In contrast, President Donald Trump recently released $16 billion in aid for Puerto Rico, more than two years after Hurricane Irma, but it comes with severe and unreasonable restrictions, like barring them from paying its $15 an hour minimum wage to workers on federally funded projects.
We cope differently, too
For some of us, we find ways to handle grief by building community through engagement with spiritual practices. Kritee (Kanko) PhD, a climate scientist and the co-founder and executive director of Boulder Eco-Dharma Sangha, specializes in climate grief, particularly among women of colour.
Kritee experiences climate grief all the time, she said. “I cry. I’ve done enough grief work, that I’m not afraid of my own tears or those of anyone else. It’s like bathing. Just as I bathe my body, I have to bathe my heart with my own tears.”
In the climate grief retreats she leads, she tries to provide people with tools to bring climate grief work back to their own communities. “We need more and more people who can hold space for themselves and others,” Kritee said. “The traditional psychotherapy model, which is so expensive and unavailable to many people, is not going to do what needs to be done in these times.”
Bastida, whose hometown in Mexico experienced a devastating flood, knows how these tears can move us to action.
“Because Black, Indigenous, and brown communities are the most affected, it is indicative of not only more grief, but also more action. My personal climate grief was addressed when I started being an activist, having a purpose, (saying) ‘I’m not gonna let this happen.’”
“Hope is such a white concept.”
Heglar says that too often, the white-led climate community leans on the idea of hope, which can lead to inaction.
Hope is “such a white concept,” Heglar said. “You’re supposed to have the courage first, then you have the action, then you have the hope. But white people put hope at the front. Their insistence on hope for all of these years has led to exactly where? Nowhere.”
Working in the climate movement while trying to process climate grief can be difficult for people of colour, whose voices are so often silenced and ignored.

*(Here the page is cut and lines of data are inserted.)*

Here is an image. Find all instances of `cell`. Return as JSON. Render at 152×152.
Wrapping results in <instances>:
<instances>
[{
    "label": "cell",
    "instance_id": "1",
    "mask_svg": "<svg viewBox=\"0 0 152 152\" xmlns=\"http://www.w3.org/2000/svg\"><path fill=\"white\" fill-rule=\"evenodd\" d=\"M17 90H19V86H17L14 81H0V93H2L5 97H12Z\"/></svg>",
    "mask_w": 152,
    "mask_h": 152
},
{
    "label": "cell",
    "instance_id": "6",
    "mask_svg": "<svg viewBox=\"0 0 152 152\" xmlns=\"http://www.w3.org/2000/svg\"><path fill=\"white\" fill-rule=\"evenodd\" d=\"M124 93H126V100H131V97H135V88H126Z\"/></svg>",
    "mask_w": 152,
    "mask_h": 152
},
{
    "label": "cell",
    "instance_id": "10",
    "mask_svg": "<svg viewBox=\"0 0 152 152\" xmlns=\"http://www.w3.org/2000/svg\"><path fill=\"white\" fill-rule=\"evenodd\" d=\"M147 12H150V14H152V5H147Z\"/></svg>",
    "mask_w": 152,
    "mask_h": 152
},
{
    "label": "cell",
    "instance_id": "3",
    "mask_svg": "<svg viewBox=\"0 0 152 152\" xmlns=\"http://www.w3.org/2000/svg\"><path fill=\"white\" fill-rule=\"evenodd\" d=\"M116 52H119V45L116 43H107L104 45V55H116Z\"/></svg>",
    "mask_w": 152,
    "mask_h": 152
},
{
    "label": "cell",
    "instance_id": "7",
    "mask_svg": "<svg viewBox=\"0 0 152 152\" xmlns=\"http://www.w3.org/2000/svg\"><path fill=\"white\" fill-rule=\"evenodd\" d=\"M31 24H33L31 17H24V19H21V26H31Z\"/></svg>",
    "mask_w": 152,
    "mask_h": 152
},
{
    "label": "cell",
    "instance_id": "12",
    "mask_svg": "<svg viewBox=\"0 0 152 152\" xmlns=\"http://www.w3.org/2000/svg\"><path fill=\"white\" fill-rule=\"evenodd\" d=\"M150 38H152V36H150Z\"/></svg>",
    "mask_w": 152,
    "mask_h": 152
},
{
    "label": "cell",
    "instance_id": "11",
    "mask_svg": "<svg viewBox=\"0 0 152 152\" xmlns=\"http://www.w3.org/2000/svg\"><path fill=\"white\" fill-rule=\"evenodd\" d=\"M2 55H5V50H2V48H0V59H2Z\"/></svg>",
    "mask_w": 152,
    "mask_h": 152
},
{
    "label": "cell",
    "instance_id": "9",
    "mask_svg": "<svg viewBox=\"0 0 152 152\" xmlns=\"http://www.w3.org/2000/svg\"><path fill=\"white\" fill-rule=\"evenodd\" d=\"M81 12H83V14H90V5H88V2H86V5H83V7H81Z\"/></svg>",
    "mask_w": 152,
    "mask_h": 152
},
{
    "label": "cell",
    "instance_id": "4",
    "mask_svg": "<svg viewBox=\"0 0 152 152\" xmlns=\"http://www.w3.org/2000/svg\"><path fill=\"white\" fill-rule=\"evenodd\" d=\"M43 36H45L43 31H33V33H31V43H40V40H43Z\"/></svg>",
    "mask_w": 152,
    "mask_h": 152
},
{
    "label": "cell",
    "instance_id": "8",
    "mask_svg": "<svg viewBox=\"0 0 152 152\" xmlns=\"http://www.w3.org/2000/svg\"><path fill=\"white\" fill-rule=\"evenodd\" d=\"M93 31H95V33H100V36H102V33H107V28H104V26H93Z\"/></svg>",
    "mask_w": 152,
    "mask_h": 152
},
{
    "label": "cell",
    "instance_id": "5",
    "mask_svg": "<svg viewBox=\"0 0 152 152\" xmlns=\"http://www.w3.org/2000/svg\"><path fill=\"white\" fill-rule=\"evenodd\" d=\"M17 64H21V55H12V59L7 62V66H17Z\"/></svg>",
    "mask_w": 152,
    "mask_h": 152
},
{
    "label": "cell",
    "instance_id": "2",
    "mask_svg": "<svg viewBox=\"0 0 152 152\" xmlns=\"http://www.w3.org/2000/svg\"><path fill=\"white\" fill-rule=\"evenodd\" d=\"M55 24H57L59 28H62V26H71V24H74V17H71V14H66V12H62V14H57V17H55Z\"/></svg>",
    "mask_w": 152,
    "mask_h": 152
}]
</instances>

“There’s a certain loneliness that comes with being a climate person,” Heglar said. “Then there’s an extra layer of loneliness that comes with being a climate person of colour, because you’re just stuck in this perpetual position of trying to save white people from themselves. And it’s so fucking exhausting.”
But for Heglar, that feeling has been relieved somewhat by finding ways to help one another heal. “In 2019, people of colour really took up space in the climate movement in a way that had never been done before; we made our presence known. And so that has (made me) feel a lot less lonely,” she said.
People of colour are connected by historical trauma. And when we come together and share our experiences, we can help reshape this world into something new.
As Kritee said, “We are part of a river of grief. And we are never alone.”